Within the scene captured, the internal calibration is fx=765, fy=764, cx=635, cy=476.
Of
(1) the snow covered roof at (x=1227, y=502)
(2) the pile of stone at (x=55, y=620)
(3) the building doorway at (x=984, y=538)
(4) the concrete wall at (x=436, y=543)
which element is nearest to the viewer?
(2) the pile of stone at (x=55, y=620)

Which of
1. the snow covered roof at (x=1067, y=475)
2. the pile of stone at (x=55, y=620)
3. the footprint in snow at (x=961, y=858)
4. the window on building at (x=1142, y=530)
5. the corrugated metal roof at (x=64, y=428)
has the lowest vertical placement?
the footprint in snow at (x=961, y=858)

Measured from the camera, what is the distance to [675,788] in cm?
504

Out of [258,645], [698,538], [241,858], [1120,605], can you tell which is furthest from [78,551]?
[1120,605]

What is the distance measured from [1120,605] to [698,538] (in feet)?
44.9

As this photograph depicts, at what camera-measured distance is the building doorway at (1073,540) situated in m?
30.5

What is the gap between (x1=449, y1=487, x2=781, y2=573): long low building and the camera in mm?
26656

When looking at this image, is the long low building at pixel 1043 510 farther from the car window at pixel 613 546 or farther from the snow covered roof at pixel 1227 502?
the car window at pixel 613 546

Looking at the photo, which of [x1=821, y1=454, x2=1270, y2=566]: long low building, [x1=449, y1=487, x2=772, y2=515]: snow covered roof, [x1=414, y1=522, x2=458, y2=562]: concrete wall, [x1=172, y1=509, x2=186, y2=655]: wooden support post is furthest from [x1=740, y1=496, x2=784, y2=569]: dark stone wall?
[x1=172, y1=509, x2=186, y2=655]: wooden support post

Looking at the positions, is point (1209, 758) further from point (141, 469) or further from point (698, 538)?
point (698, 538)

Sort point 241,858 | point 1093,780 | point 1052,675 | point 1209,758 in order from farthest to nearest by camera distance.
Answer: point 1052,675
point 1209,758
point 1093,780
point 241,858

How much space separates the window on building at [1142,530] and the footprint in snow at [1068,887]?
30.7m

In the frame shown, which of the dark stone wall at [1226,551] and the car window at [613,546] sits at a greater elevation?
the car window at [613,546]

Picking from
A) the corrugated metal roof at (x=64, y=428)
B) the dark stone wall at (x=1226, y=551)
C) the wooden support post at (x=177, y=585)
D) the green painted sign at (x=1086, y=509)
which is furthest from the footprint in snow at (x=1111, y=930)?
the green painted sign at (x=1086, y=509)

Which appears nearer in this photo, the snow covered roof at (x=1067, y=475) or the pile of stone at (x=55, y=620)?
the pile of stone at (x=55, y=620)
——
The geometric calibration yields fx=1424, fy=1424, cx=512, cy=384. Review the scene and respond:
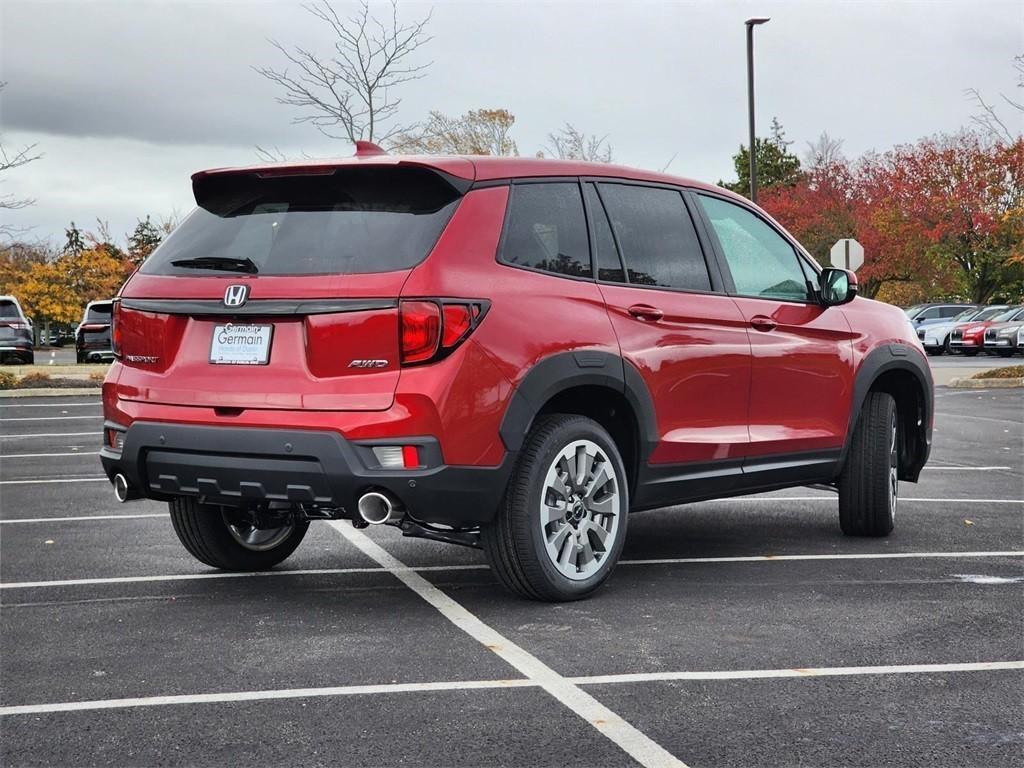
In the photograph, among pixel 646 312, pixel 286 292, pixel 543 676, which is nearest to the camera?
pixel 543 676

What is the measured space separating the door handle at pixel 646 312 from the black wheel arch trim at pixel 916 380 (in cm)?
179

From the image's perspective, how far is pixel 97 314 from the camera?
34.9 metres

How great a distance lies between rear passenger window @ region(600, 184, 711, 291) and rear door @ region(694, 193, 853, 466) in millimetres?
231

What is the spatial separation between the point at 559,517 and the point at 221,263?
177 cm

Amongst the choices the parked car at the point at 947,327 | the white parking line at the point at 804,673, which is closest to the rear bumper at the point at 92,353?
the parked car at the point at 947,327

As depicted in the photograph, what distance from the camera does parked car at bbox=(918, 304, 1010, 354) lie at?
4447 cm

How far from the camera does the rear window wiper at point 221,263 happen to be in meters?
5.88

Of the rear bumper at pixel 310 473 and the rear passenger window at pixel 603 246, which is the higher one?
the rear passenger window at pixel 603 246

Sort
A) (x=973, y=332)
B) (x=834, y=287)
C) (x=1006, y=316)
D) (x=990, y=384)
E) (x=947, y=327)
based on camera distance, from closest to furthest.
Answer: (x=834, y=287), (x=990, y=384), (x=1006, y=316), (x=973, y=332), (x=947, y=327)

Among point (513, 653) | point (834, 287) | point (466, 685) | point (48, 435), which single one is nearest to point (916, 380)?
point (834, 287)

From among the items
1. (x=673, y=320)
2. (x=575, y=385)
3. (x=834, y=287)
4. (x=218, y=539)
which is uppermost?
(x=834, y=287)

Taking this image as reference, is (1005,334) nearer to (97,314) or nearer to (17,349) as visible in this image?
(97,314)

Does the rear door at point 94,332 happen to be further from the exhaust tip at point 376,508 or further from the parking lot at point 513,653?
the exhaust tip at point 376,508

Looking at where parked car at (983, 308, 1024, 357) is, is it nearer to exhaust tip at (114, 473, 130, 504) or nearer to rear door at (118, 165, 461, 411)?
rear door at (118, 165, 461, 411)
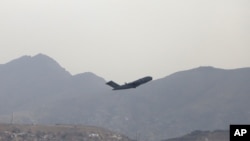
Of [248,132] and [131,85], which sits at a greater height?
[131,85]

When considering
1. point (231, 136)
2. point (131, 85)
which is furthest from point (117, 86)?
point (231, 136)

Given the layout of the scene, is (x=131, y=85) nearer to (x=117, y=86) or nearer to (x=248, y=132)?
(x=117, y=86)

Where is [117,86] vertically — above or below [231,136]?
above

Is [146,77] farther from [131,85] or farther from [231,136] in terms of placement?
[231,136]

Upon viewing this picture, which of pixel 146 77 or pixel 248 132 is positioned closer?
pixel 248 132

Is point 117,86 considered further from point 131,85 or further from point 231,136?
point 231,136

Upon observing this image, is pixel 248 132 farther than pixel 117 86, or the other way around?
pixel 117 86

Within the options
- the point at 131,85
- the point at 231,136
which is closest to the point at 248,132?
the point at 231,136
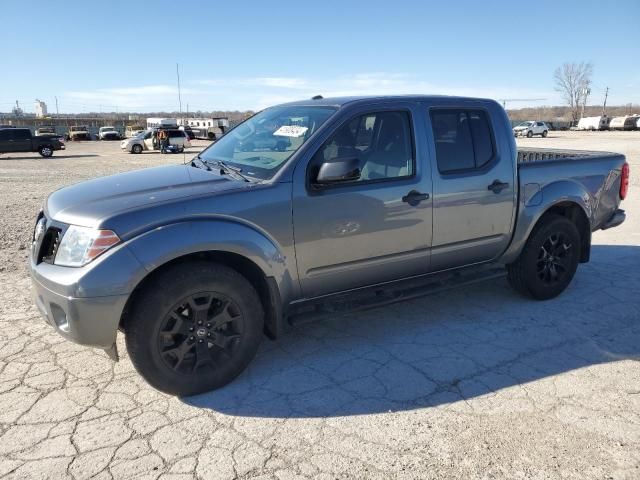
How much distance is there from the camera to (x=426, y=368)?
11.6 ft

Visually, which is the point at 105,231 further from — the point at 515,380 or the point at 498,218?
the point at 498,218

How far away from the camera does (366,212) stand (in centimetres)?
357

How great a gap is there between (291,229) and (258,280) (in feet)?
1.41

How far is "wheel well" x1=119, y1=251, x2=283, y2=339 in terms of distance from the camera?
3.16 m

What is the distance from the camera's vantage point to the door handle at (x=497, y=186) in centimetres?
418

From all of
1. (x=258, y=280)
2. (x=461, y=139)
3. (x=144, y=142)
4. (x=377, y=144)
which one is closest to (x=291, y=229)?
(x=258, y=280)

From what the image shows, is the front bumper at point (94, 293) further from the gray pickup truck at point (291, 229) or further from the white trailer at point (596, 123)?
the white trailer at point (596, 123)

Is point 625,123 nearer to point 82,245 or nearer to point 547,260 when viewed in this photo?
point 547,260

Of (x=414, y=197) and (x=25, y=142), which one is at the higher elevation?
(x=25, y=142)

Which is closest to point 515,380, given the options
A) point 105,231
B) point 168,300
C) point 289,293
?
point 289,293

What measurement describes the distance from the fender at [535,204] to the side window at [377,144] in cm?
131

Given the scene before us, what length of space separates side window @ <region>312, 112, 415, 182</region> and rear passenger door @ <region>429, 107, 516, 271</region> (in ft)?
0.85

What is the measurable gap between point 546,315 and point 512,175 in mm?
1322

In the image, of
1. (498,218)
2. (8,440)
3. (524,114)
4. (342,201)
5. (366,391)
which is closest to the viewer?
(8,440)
——
» What to do
In the records, rewrite the stretch from the line containing "Within the scene" through the line containing "which element is nearest to the viewer?", swapping "concrete wall" for "brick wall" and leaving everything else as it is.

» Full answer
Within the scene captured, the internal calibration is fx=765, fy=764, cx=635, cy=476.
Of
(1) the snow covered roof at (x=1227, y=502)
(2) the pile of stone at (x=55, y=620)
(3) the building doorway at (x=984, y=538)
(4) the brick wall at (x=436, y=543)
which element is nearest to the viewer?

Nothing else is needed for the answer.